Seul reproche majeur, la setlist peu équilibrée verra s’enchaîner deux pièces dispensables (« These Walls » et « Forsaken ») et se conclue en queue de poisson sur le seul morceau connu du prochain album. Satisfaire un fan de Dream Theater sur une toute petite heure de festival n’est jamais une mince affaire… En somme, nous avons assisté à la prestation plutôt rassurante d’une formation au visage modifié : on ressent réellement le changement des rôles, la prise de conscience qu’il faudra désormais faire bloc et donner un peu plus de spectacle au public.
La soirée se termine sur le show toujours réjouissant mais trop prévisible d’Airbourne, suivie par la bande de joyeux lurons de Slipknot qui a défaut de flatter nos oreilles fragiles auront su satisfaire nos mirettes par leur pyrotechnie outrageuse.
Nos errances chromatiques s’arrêtent là, car le Big 4 et ses airs de faire-valoir marketing à la gloire de Metallica n’est pas le thème de nos colonnes. Sachez simplement que ces derniers ont proposé samedi soir une des plus belles setlists de leur carrière, « Nothing Else Matters » s’éclipsant pour ne pas perturber la valse de titres efficaces et parfois plus rares (« The Shortest Straw », « Hit the Light »).

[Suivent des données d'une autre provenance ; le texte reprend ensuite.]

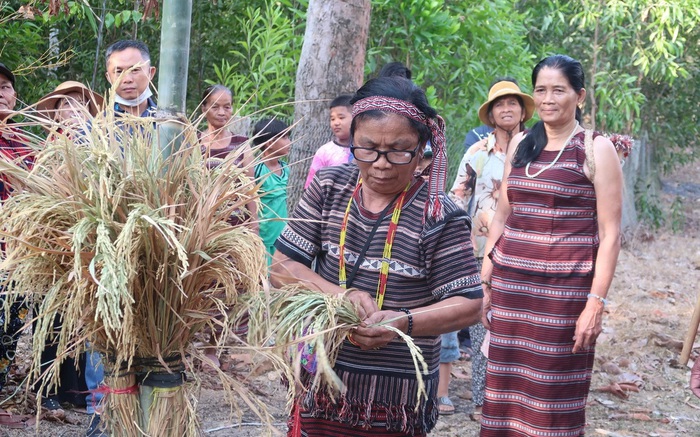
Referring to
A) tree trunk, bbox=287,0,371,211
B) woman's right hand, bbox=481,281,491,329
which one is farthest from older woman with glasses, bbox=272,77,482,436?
tree trunk, bbox=287,0,371,211

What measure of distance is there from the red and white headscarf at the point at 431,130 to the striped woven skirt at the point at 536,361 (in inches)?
55.5

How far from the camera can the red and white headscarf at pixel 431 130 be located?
8.71 feet

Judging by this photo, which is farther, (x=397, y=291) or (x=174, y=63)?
(x=397, y=291)

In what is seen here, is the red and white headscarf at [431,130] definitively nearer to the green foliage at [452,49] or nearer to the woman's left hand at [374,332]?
the woman's left hand at [374,332]

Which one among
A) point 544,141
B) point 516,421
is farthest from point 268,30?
point 516,421

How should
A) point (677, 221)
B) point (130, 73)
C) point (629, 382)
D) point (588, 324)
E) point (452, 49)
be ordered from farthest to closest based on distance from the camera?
point (677, 221) → point (452, 49) → point (629, 382) → point (130, 73) → point (588, 324)

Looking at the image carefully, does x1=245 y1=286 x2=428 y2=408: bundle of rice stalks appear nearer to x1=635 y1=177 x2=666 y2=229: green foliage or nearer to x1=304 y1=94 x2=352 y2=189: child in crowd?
x1=304 y1=94 x2=352 y2=189: child in crowd

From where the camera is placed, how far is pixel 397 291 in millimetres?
2736

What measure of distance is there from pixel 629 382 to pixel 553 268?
2.78 meters

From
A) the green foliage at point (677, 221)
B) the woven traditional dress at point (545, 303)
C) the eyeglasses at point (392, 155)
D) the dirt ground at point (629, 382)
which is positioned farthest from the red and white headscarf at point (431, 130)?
the green foliage at point (677, 221)

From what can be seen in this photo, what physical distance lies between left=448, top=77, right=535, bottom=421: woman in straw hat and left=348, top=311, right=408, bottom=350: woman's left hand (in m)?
2.95

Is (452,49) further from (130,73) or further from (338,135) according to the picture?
(130,73)

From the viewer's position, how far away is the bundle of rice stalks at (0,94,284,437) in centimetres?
222

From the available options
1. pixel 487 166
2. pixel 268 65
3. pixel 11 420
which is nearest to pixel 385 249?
pixel 11 420
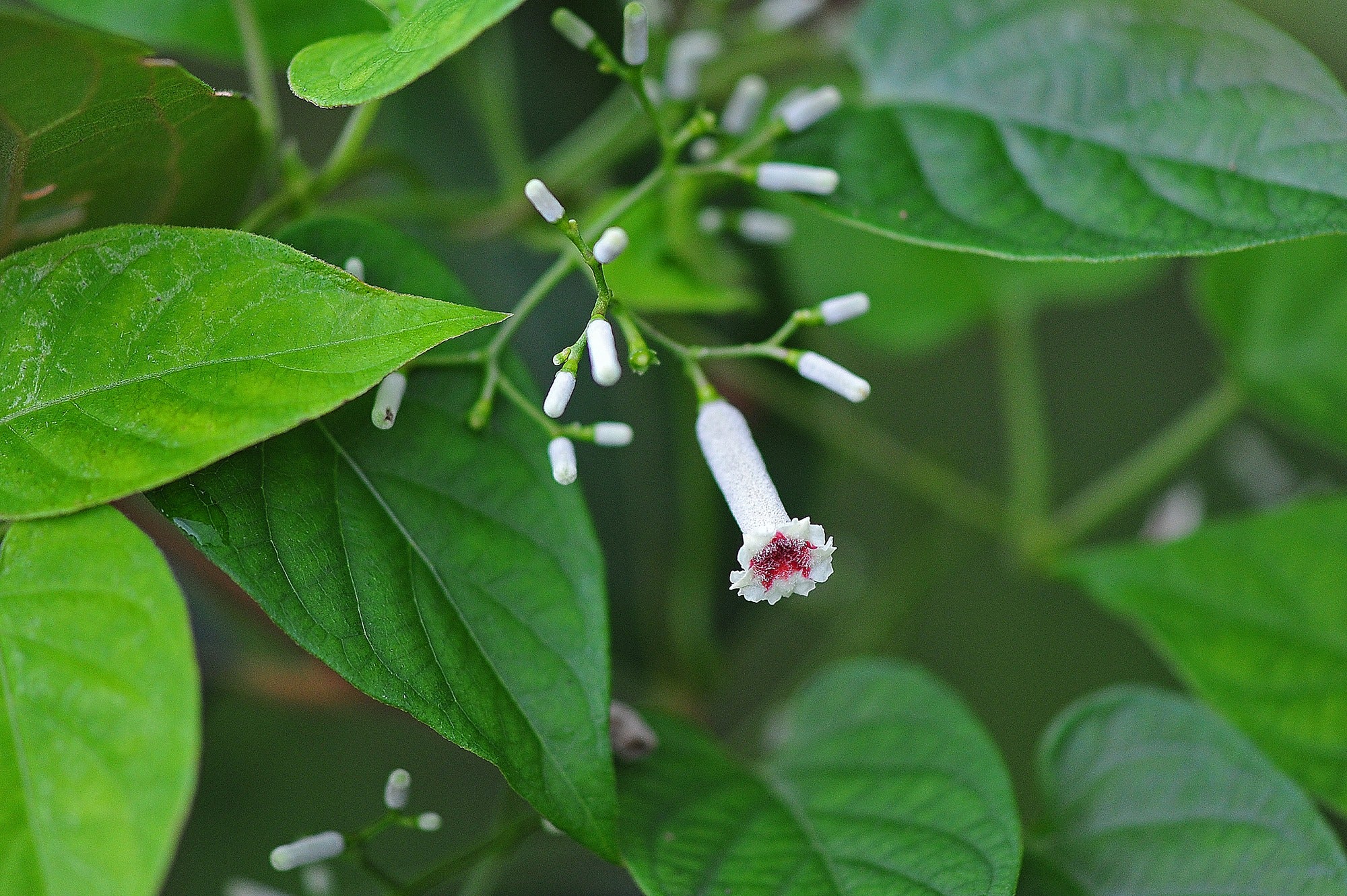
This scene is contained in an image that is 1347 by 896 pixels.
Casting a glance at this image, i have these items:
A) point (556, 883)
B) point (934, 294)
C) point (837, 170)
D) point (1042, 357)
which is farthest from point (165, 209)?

Megadeth, Anthrax, Slayer ou le surprenant outsider Volbeat n’auront pas démérité, mais personne n’est dupe, ce Sonisphere est entièrement fondé sur la réputation des Four Horsemen, et il n’y a pas eu tromperie sur la marchandise, le show fût massif, spectaculaire et fédérateur.
Les concerts des têtes d’affiche ayant été globalement très satisfaisants, ce Sonisphere France fût une incontestable réussite du point de vue musical. C’est sur les nombreux à-côtés que le bât blesse : disposition des scènes, nourriture, camping, sortie des parkings furent autant de points cruciaux négligés par une production probablement trop persuadée de son succès. Si l’évènement devait perdurer dans le temps, tous ces éléments seront à prendre sérieusement en considération, par simple souci du respect des fans et de leurs attentes.